Any blendshape not at zero has a performance cost proportional to the number of vertices, even if the blendshape is not changing. For example, a one million vertex mesh will have a significantly higher performance impact with a blendshape at 0.01 than with the blendshape at 0. If you have a mesh with non-driven blendshapes set to anything other than zero, consider baking them.


No matter their value, when a skinned mesh is first spawned (such as when an avatar loads) every blendshape must be calculated which can result in a lag spike if there are lots of blendshapes on it; baking non-driven blendshapes will additionally help prevent that.

Materials

Some materials (notably the Fur material) are much more expensive than others.

Alpha/Transparent/Additive/Multiply blend modes count as transparent materials and are slightly more expensive because things behind them have to be rendered and filtered through them. Transparent materials use the forward rendering pipeline, so they don't handle dynamic lights as consistently. Opaque and Cutout blend modes on PBS materials use the deferred rendering pipeline, and handle dynamic lights better.

Texture Dimensions

Square textures with pixel dimensions of a power of two (2, 4, 8, 16, 32, 64, 128, 512, 1024, 2048, 4096, etc) are more efficiently handled in VRAM.

Texture Atlasing

If you have a number of different materials of the same type, consider atlasing (combining multiple textures into one larger texture). Even if different parts of your mesh use different settings, the addition of maps can let you combine many materials into one.

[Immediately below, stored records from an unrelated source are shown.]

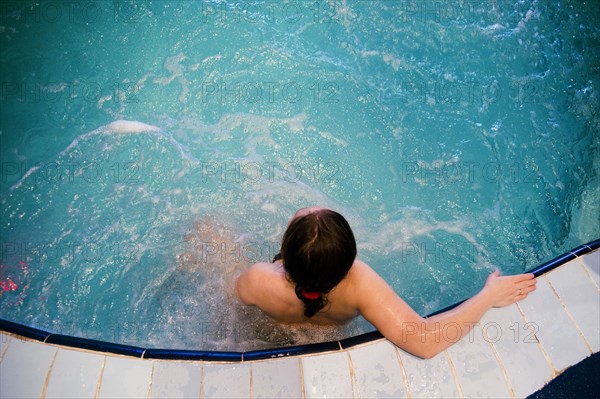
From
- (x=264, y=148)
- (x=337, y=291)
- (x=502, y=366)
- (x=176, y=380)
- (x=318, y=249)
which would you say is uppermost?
(x=318, y=249)

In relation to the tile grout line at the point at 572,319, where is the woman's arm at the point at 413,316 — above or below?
above

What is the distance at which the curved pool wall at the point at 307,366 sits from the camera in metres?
1.96

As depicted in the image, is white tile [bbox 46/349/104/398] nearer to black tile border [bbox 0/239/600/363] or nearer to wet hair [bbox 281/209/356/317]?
black tile border [bbox 0/239/600/363]

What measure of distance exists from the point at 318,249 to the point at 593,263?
1616 millimetres

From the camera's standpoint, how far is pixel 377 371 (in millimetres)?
2023

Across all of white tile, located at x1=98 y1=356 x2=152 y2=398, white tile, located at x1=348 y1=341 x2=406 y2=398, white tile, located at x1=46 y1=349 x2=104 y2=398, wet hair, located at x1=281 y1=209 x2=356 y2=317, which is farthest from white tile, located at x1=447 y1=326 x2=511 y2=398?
white tile, located at x1=46 y1=349 x2=104 y2=398

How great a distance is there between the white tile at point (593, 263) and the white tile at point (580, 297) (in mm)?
34

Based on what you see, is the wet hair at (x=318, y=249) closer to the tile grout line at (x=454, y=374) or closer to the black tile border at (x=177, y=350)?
the black tile border at (x=177, y=350)

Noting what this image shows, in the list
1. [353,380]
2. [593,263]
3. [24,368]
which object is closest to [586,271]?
[593,263]

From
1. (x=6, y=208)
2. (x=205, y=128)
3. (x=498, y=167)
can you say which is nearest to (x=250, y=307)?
(x=205, y=128)

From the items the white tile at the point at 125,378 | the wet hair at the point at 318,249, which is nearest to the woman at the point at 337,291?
the wet hair at the point at 318,249

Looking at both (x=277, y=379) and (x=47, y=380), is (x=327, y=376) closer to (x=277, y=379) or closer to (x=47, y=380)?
(x=277, y=379)

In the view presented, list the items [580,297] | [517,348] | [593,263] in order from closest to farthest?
1. [517,348]
2. [580,297]
3. [593,263]

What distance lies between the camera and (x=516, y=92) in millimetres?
3221
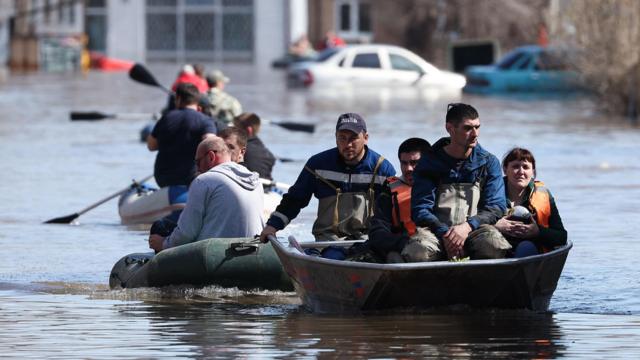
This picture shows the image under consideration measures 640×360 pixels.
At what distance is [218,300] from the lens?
12.3 metres

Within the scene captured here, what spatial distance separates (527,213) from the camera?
11.2m

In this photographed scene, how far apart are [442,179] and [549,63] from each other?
30.4 m

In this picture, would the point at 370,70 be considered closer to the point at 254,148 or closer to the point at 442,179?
the point at 254,148

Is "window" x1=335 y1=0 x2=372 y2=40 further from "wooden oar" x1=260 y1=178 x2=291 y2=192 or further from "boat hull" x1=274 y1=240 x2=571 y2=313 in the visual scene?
"boat hull" x1=274 y1=240 x2=571 y2=313

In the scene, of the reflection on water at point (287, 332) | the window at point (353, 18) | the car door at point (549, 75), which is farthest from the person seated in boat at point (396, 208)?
the window at point (353, 18)

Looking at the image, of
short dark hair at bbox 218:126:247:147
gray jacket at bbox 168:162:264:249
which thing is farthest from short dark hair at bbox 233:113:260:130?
gray jacket at bbox 168:162:264:249

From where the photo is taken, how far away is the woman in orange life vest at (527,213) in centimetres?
1116

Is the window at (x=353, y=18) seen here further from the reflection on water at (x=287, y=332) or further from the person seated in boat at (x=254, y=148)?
the reflection on water at (x=287, y=332)

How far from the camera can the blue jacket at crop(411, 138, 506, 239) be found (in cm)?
1088

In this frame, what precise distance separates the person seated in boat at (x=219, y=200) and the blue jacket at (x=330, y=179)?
0.61 metres

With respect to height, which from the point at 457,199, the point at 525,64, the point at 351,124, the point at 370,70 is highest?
the point at 351,124

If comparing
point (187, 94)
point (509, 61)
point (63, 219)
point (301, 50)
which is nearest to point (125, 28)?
point (301, 50)

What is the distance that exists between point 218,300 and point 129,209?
5486mm

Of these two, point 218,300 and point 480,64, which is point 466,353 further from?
point 480,64
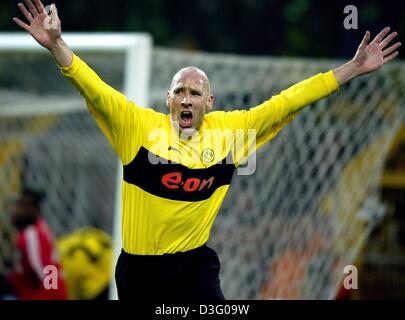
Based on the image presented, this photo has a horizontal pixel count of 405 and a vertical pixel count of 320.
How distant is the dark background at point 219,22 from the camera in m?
16.3

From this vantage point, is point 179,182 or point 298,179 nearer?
point 179,182

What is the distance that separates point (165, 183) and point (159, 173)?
6 centimetres

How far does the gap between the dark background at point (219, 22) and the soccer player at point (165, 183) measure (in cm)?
1132

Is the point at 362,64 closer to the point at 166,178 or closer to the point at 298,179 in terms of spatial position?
the point at 166,178

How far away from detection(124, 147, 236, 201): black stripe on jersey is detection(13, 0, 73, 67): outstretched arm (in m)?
0.61

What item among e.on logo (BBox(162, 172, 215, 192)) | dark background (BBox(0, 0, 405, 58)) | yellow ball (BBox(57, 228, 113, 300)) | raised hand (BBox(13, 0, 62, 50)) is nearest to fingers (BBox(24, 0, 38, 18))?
raised hand (BBox(13, 0, 62, 50))

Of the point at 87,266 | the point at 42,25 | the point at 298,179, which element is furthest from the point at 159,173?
the point at 87,266

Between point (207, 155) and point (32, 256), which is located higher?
point (207, 155)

Try to avoid large empty spaces in the resulting atlas, as they can waste VRAM.

Places where atlasing doesn't help:

  • If you need a different material all together, e.g. a Fur part of a mostly PBS avatar.
  • If you need part of your avatar to have Alpha blend, but the majority is fine with Opaque or Cutout.

Procedural vs Static Assets

If you are not driving the parameters of a procedural mesh, then you can save performance by baking it into a static mesh. Procedural meshes and textures are per-world. This is because the procedural asset is duplicated with the item. Static meshes and textures are automatically instanced across worlds so there's only a single copy in memory at all times, and do not need to be saved on the item itself.

GPU Mesh Instancing

If there are multiple instances of the same static mesh/material combination, they will be instanced (on most shaders). This can significantly improve performance when rendering multiple instances of the same object, e.g. having lots of trees in the environment. Note that SkinnedMeshRenderers are not eligible for GPU instancing.

Mirrors and Cameras

Mirrors and cameras can be quite expensive, especially at higher resolutions, as they require additional rendering passes. Mirrors are generally more expensive than cameras, as they require two additional passes (one per eye).

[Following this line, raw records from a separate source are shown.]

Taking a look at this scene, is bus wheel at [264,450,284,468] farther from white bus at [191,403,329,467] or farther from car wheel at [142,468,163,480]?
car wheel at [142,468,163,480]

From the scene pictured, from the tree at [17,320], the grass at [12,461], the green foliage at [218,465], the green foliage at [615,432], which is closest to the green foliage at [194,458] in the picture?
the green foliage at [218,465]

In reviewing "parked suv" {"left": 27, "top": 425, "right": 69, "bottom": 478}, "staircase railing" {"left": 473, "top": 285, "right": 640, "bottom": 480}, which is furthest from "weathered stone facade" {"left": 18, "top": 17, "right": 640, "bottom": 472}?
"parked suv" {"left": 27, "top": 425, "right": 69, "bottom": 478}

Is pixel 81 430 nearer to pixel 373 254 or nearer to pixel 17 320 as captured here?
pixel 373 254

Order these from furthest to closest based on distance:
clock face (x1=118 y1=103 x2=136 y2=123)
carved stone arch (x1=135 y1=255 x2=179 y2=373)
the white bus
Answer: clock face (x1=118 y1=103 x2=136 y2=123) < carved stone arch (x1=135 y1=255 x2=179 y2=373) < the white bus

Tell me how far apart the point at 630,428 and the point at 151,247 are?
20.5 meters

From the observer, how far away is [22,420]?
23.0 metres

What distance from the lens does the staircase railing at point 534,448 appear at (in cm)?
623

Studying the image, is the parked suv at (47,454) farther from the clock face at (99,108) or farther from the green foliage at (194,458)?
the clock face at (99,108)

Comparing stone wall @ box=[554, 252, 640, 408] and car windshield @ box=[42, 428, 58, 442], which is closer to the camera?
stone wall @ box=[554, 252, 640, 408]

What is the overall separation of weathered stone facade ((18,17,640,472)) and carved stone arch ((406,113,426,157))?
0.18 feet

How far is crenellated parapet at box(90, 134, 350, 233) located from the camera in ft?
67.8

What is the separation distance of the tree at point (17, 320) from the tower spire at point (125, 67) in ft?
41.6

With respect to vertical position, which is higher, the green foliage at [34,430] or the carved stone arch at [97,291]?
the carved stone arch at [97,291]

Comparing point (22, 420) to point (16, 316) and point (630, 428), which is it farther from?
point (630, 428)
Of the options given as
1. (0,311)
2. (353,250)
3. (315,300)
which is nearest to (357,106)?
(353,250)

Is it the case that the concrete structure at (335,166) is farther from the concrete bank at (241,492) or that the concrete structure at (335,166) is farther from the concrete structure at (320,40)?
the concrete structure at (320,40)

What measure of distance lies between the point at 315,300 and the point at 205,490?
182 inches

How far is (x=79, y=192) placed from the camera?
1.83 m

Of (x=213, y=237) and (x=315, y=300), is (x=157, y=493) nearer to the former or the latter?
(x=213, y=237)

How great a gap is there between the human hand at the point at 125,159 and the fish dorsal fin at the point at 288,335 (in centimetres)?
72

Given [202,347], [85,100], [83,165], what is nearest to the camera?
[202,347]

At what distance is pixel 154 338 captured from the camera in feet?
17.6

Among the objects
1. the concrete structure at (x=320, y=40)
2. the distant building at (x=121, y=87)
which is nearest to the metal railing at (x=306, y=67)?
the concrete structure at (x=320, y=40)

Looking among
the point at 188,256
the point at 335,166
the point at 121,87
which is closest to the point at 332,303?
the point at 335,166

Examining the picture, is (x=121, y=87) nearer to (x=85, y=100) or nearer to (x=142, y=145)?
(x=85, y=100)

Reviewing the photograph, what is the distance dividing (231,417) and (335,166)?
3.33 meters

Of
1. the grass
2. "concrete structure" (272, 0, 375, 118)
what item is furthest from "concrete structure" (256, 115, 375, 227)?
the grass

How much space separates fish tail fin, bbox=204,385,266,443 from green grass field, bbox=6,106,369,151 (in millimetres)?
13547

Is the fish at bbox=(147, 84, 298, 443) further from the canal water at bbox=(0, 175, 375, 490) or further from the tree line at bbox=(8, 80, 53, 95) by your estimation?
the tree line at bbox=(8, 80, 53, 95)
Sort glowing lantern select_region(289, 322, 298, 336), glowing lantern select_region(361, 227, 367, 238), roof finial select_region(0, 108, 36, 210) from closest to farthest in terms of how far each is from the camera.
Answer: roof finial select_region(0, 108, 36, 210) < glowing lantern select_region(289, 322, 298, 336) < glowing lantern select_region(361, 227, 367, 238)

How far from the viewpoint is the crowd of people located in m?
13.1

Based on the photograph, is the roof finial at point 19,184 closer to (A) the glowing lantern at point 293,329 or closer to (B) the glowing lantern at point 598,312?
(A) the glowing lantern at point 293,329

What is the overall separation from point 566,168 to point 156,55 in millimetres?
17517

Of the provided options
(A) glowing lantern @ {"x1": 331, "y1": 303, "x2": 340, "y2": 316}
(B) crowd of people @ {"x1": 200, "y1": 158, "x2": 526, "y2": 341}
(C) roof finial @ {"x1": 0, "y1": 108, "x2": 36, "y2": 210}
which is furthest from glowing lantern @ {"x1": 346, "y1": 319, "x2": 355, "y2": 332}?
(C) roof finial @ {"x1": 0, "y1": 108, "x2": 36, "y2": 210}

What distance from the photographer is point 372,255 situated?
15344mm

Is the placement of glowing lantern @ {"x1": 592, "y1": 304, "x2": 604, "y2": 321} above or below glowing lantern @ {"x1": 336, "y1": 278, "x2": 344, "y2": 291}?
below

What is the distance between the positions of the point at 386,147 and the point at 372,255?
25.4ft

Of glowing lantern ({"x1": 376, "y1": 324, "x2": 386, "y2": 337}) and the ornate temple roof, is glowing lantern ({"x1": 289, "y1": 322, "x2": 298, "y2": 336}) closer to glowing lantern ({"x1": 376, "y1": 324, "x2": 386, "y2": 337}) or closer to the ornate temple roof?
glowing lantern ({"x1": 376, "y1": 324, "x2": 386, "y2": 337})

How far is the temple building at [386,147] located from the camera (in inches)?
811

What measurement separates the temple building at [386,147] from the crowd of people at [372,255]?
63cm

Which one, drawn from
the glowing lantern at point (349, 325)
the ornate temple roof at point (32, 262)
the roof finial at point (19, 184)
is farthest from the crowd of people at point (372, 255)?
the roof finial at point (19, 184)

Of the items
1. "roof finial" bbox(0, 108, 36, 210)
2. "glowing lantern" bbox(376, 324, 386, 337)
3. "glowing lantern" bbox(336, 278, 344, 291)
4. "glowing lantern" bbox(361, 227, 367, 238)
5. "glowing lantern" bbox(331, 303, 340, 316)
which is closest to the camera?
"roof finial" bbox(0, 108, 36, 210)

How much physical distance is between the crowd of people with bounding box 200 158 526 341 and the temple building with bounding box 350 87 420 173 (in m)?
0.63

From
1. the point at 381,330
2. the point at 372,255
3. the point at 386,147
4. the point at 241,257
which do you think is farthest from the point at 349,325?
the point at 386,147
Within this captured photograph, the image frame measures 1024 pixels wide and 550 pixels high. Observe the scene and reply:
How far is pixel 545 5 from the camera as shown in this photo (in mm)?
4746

The performance of cameras can be improved by using appropriate near/far clip values and using the selective/exclusive render lists. Basically, avoid rendering what you don't need to.

It's good practice to localize mirrors and cameras with a ValueUserOverride so users can opt in if they're willing to sacrifice performance to see them.

As a rule of thumb, a 1024x1024 mirror can work well on an integrated GPU, while a 4096x4096 mirror (normally fine on a dedicated GPU) tends to ruin performance. If you're adding quality options to your world, then adjusting camera and mirror resolutions accordingly will help a lot.

Reflection Probes

Baked reflection probes are quite cheap, especially at the default resolution of 128x128. The only real cost is the VRAM used to store the cube map.

Real-time reflection probes are extremely expensive, and are comparable to six cameras.

Lighting

Light impact is proportional to how many pixels a light shines on. This is determined by the size of the visible light volume in the world, regardless of much geometry it affects. Short range or partially occluded lights are therefore cheaper.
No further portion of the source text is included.